I did eventually return that box of church books. I didn’t recycle any of the old lesson manuals or anything, just gave them back. I debated annotating the margins with point for point rebuttals, but that would have taken more work than benefit.
It was good to see some old friends and acquaintances. Oldest Boy came along, too. A few people asked him if he’d be coming back, looking hopeful. (His reaction: Don’t think so.) He thought it was kind of good to see people, though he was annoyed that everyone commented on how tall he’d gotten. Other people’s kids looked older too. That was strange. I must have been away longer than I’d realised. In fact, it’s only been three years, but it feels longer.
The building looked the same, the art was the same, and the lessons were probably about the same as when I’d left. In fact, that was the overall impression I got: sameness. But not stability — stagnation.
Same people there, too, still hearing the same messages, same exhortations to pay tithing, do Home or Visiting Teaching, support the activities, and on and on. I could probably go back in three more years, and still find mostly the same people there. It’s silly, but because I only ever saw these people at church, I had this cognitive illusion that they’d never left the building in all that time.

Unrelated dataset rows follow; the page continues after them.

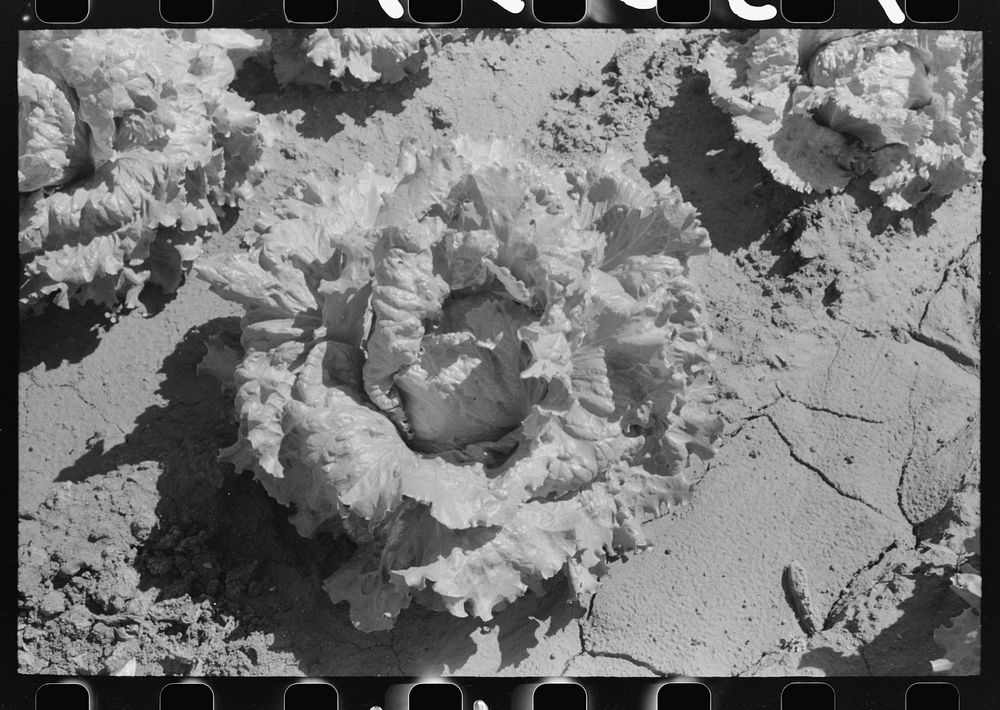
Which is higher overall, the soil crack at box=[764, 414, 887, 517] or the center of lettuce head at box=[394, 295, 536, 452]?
the center of lettuce head at box=[394, 295, 536, 452]

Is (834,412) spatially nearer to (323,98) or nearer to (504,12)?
(504,12)

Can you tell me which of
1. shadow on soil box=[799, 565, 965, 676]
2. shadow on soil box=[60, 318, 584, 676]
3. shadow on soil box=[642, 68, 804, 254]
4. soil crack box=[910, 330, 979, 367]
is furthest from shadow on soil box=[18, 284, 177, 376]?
soil crack box=[910, 330, 979, 367]

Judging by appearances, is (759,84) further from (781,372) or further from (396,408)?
(396,408)

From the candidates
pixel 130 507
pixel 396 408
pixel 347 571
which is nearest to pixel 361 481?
pixel 396 408

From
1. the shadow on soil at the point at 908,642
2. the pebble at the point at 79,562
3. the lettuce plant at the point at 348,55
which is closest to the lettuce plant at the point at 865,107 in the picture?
the lettuce plant at the point at 348,55

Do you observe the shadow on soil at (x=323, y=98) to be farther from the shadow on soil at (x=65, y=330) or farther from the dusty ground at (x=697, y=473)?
the shadow on soil at (x=65, y=330)

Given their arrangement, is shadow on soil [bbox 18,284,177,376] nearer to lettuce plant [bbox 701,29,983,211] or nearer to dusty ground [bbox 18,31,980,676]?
dusty ground [bbox 18,31,980,676]
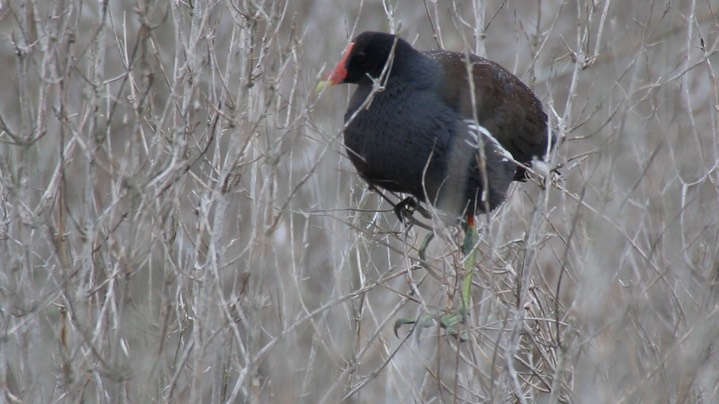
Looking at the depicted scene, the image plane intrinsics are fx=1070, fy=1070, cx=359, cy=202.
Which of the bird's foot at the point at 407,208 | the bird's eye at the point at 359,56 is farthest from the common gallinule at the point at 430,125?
the bird's foot at the point at 407,208

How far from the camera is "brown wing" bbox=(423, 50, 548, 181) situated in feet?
18.3

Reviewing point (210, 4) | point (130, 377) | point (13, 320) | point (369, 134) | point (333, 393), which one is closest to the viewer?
point (130, 377)

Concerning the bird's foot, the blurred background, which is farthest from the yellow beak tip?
the bird's foot

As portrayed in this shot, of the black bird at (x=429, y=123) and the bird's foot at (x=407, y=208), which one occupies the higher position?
the black bird at (x=429, y=123)

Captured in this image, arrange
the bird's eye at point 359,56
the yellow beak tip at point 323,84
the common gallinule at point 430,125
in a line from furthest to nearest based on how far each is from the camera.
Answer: the bird's eye at point 359,56 < the common gallinule at point 430,125 < the yellow beak tip at point 323,84

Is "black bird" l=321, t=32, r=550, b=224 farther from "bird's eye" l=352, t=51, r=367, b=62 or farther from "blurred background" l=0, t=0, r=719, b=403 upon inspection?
"blurred background" l=0, t=0, r=719, b=403

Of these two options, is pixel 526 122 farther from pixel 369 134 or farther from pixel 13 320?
pixel 13 320

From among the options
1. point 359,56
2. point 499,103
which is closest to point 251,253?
point 359,56

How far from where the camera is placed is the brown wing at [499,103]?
5574 millimetres

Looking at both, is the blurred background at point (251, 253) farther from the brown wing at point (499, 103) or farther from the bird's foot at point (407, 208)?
the brown wing at point (499, 103)

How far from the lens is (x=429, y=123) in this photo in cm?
539

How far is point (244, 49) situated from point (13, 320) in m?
1.50

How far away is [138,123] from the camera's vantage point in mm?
3627

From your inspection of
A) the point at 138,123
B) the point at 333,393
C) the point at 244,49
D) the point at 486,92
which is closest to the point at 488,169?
Result: the point at 486,92
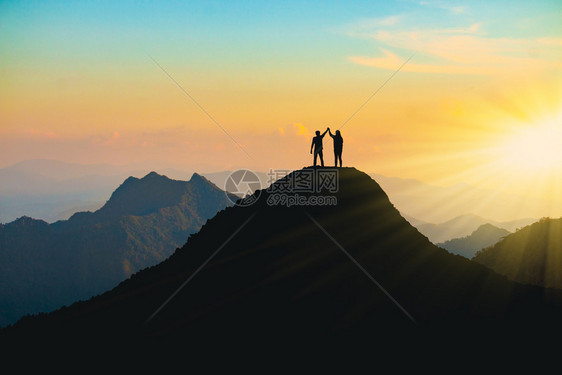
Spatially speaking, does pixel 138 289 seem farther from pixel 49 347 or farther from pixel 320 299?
pixel 320 299

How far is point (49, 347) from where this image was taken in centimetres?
3662

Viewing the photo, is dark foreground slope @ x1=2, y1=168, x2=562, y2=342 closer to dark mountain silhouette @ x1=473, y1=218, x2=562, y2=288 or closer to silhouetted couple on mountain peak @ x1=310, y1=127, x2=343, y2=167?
silhouetted couple on mountain peak @ x1=310, y1=127, x2=343, y2=167

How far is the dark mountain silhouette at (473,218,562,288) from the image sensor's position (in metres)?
86.8

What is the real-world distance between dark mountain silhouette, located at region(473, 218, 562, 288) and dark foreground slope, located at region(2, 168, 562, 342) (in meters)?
55.7

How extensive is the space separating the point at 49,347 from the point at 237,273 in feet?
56.2

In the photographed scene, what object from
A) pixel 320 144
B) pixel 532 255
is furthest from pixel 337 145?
pixel 532 255

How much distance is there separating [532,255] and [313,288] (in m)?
82.6

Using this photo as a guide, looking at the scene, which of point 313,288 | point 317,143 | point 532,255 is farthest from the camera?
point 532,255

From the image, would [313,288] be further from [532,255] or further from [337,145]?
[532,255]

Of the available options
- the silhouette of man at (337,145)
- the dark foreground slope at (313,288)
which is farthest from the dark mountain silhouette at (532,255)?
the silhouette of man at (337,145)

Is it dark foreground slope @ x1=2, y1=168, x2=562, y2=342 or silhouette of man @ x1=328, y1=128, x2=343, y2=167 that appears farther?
silhouette of man @ x1=328, y1=128, x2=343, y2=167

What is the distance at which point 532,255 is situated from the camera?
9625 centimetres

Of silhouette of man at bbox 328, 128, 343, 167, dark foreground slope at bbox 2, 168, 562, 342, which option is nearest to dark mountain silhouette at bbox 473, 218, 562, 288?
dark foreground slope at bbox 2, 168, 562, 342

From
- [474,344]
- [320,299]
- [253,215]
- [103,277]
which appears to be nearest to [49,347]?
[253,215]
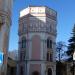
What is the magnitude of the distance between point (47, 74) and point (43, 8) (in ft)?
47.8

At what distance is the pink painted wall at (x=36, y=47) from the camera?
53781 millimetres

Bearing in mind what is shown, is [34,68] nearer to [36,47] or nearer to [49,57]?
[49,57]

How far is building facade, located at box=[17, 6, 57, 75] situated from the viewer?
53531 mm

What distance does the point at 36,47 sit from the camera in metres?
54.2

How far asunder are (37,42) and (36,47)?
1115 millimetres

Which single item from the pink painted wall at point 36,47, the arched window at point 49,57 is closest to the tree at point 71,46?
the arched window at point 49,57

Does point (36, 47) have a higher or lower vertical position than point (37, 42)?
lower

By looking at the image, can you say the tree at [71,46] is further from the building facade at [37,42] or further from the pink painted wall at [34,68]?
the pink painted wall at [34,68]

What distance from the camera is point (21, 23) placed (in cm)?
5803

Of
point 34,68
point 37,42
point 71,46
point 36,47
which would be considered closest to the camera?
point 71,46

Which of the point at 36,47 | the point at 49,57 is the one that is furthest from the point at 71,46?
the point at 36,47

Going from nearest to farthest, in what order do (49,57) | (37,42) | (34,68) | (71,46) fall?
(71,46)
(34,68)
(37,42)
(49,57)

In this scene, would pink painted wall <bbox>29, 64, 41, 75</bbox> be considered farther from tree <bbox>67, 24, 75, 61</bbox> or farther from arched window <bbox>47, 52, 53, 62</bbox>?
tree <bbox>67, 24, 75, 61</bbox>

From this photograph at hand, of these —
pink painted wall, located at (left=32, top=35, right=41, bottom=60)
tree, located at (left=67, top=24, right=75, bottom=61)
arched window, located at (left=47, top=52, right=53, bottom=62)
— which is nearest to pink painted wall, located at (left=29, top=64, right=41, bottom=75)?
pink painted wall, located at (left=32, top=35, right=41, bottom=60)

It was all a bit Hotel California.
I couldn’t imagine sitting through another meeting rehashing the same material — same scriptures, maybe some interesting discussion, maybe a bit of controversy, never really able to be resolved, and the same curriculum over and over.
Since leaving religion, I’ve had more time to learn about the world we live in — about science and nature, philosophy and ethics, language and life. No doubt all the church people had learned things in the interim, too, when not at church. But what I’ve learned — and they still haven’t — is that life is enhanced, not diminished, by enjoying the real world and by rejecting the unseen world of gods, angels, devils, and spirits. Sure, I learned a lot of good moral teachings in that church, and some really awful ones. But the religious system was like a maze that you could stay in forever, whose passages only led back to the same places, with no relation to the outside world.
As I left the building that day, I felt relieved not to be there anymore. I want to say that it was the feeling of having graduated, but that’s not quite right. It was the feeling of having escaped.
My son and I said goodbye to everyone, and walked out into the sunlight. It was a beautiful Sunday morning, too nice to be inside. People were playing a game in a field opposite the church. Life was happening out in the real world, and we were a part of it.